• _Quoted passage_:
** Begin **

Not to be sexist (again), but I told him, "that whole 'good with kids thing???' Chicks dig that."
Though he confessed that the job's chief merits were the fact that he got "breakfast, lunch, and a snack every day -and a nap," and he always says that last part a little wistfully.
Plus, in the afternoons, he got to play.
I couldn't really see how this qualified as much different from
his life in the fraternity house (up to and including the part about
being regularly thrown up on).
I'm coming around to the idea that the best thing that could
happen to our respective social lives might be to move in together.
Because I know when I had guy roommates in college and grad
school, our popularity all soared - to the point where we had to devise
fridge-mounted charts, graphs, and schedules - along with a complex
array of front-porch signaling devices (mostly related to the
positioning and apparel of a pink flamingo) that would let the rest of
the crew know they'd better find alternate accommodations for the
evening.
At least this particular wingman owns more than one cleaning
product. (Unlike another guy, semi-exiled from the tribe at least
partially for the fact that he has only ONE cleaning substance of any
kind in his house - a gallon jug of Dawn - which he stores in the shower
and apparently uses for everything from shampoo to laundry).

** End **

• _Extracted entries_:
** Begin **

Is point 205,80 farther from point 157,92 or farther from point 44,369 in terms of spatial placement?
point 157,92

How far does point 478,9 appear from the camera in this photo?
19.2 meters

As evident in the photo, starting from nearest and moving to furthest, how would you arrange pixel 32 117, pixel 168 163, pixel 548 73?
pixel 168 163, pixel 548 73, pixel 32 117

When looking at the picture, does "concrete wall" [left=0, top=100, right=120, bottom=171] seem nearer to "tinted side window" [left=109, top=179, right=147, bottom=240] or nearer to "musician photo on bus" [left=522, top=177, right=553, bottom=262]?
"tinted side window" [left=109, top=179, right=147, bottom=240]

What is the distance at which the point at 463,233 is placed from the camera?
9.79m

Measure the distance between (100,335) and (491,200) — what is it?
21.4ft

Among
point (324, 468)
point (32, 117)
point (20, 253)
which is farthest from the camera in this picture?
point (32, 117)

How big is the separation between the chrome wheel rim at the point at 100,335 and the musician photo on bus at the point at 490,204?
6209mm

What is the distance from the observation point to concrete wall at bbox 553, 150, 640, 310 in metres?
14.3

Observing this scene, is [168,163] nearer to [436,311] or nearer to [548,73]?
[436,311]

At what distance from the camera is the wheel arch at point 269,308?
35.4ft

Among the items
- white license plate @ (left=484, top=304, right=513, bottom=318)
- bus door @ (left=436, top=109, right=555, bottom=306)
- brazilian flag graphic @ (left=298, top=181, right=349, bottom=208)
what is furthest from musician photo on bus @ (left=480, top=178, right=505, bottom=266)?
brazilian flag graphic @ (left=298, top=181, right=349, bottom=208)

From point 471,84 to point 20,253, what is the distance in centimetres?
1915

** End **

• _Complete the following_:
• 1. In the roommate passage, what object on the front porch was positioned and dressed to signal the rest of the crew?
• 2. Continue the roommate passage from its final sentence, keeping the same voice.

• _Answers below_:
• 1. A pink flamingo.

• 2.
Of course, it has been at least ten years since I've lived with another human being. A few men have suggested
moving in, in the intervening years, but I am (contrary to rumor and
stereotype), exceptionally private. Hell, I don't even introduce guys to
my dogs unless a relationship has passed the six-month mark.
(Because they, unlike me, are capable of developing emotional
attachments and there's nothing worse than tripping over 300 pounds of
disappointed dogs lying around the house.)
The last time I had roommates, I was always finding notes taped
to the fridge that said things like, "we need to Talk." Which had the
inconvenient effect of me moving out at least once or twice a month
(with only the clothes on my back), as I'd avoid the place night and day
until they forgot what it was they wanted to Talk to me about.